It’s been a slow process. Brian was at the office for most of the week for a team event, and one of my kids was home all week in his place.
I was looking forward to having the house to myself—I work best around the house (under all circumstances) when everyone is gone.
Sometimes it’s just nice to be in your own home, alone, too. Especially when you’re used to people being around constantly. I was really looking forward to that.
Extroverts may not understand—I get that. And people who know me in real life might read that and think, Whaaaat? You love people. What are you talking about?
I do love people. And I especially love being around and engaging with great people. But, I’m also one of the stereotypical Autistic people who need alone time often. I rarely if ever get it, though, so I end up spending an extensive amount of time in the bathroom on purpose. It’s my break from external stimuli. Although, my three AFAB children have it in their heads that it’s okay to just unlock my bathroom door with their superhuman-strength fingernails and enter without knocking to talk or ask for something. (When they typically had to pass their father to reach my closed and/or locked door.)
I’ve joked to the family that, when they do that, it just resets my “alone-time clock,” and I then need to spend even more time in there to recuperate from the interruption.
Nobody finds that “joke” funny but me, of course.
With some help this weekend, I forecast that this will be the most efficient move we’ve had yet. Even with the last four moves being shifts within the same building (including our move-hiatus at the beginning of 2023 after swallowing our pride and just paying the rent increase), I’m surprisingly not rusty at this.

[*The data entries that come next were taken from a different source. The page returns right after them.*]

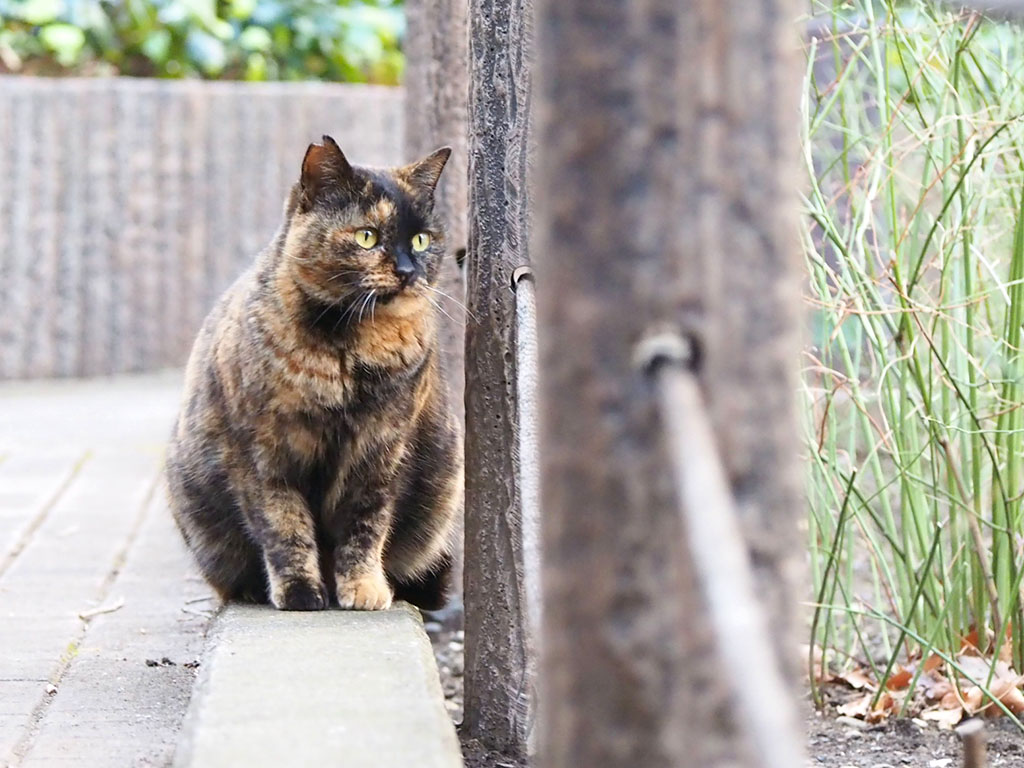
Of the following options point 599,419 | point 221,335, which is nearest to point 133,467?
point 221,335

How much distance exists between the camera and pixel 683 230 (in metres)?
1.20

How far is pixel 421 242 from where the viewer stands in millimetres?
2766

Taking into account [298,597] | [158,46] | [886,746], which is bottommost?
[886,746]

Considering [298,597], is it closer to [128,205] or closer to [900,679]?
[900,679]

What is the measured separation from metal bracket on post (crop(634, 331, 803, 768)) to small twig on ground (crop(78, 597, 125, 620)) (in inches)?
87.2

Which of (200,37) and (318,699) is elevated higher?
(200,37)

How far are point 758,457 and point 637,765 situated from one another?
29 cm

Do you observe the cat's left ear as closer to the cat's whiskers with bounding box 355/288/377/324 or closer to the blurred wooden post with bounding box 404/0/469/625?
the cat's whiskers with bounding box 355/288/377/324

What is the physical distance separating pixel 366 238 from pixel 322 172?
0.16 metres

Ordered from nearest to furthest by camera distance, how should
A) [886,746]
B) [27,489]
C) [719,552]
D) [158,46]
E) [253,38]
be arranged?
[719,552] → [886,746] → [27,489] → [158,46] → [253,38]

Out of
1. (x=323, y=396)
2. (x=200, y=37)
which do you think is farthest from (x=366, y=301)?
(x=200, y=37)

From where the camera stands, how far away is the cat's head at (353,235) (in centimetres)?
265

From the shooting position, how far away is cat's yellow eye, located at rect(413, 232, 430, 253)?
2.75 m

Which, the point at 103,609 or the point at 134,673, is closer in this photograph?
the point at 134,673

I took time after we put in the applications for the new place to create moving templates for my Supernote e-ink device specifically for moving. They’re fairly generic, but I need them for those times when my brain gets lost or bogged down in the next steps.
The tighter deadline than previous moves turned out to be incredibly helpful, actually. Of course, it was only tighter because I somewhat procrastinated….
I’d hauled out the kitchen, pantry, and kids’ room not long ago. And I did my closet a couple of months before that. But, things changed once I knew we were going to move. It gives me license to be more ruthless when I know all these items will cost us more money to move than toss or donate. The less stuff we have to move, the more we end up with in the end—more money and time, at least.
I get overwhelmed easily in the chaos of moving. Once items are no longer in their organized homes—hidden away in cabinets, closets, bins, and drawers—and bleed out into our living space, I struggle significantly more than usual. ADHD leaves me starting multiple projects at once amidst the disordered mess, trying desperately to control the disarray through multiple avenues over focusing on one area at a time and just completing that.
Then, Autism (probably exacerbated by the ADHD-driven “multi-tasking”) leaves me overstimulated and wanting to go hide in the bathroom.
By Friday, I was overloading, and took a break to start this message and meet up with a friend.
So, so needed.
I got these 12” x 12” x 12” clear, collapsible bins* to move our books with, and just fell in love. After throwing out multiple broken plastic storage tubs, these will replace those after the move. (Although most of the items in those broken storage bins are now gone.)
Now comes the stage where we still have to live and function in the space for another week. But, once we pack up all the don’t-need-them-for-the-week items, we’ll officially have cramped every free space in our home. Unlike with most houses, there’s no garage to dump things in to allow moving-about room inside. Plus, we’ll need to bring everything up from storage on move-day anyhow.
Things are still feeling good, though. There’s been lots of interpersonal progress in this timeframe, too, so I’m feel extra at-peace right now. We know that’ll change by Friday when we officially get the keys, then work all day on cleaning the new place and stringing up lights, all before 3:40PM—when it starts getting dark and the kids’ buses begin arriving for drop-off. Then, Saturday is plants and kitchen-moving day. Since our in-building shifts began, we discovered the extensive money-saving and move-day stress reduction of already having lighting set up, and the extent of our kitchen items moved over and placed in their new home in advance. That way, we don’t have to worry about unpacking in dark spaces, nor about food or rushing to get the kitchen set up if actual move-day moving takes longer than expected.
Even if we order pizza for the night because we’re all too beat to cook, still, plates are where they’re going to live for at least the next year. (Hopefully indefinitely. I don’t want to move anymore, dammit….)
I’m ready. Ready for it to be over, but ready all the same.
One.
“Revenge (bedtime) procrastination” is absolutely a thing. YouTube creator ADHD Vision is a licensed professional in Germany who covers lots of different content on ADHD. Seeing that this topic is becoming a new obsession since I ignored it while preoccupied with chronic illness and Autism information, these little break-time Shorts-watchings are giving me so much more insight into myself.
After watching the below-linked Short, it immediately made me think of when we had our teenage house guest over the summer.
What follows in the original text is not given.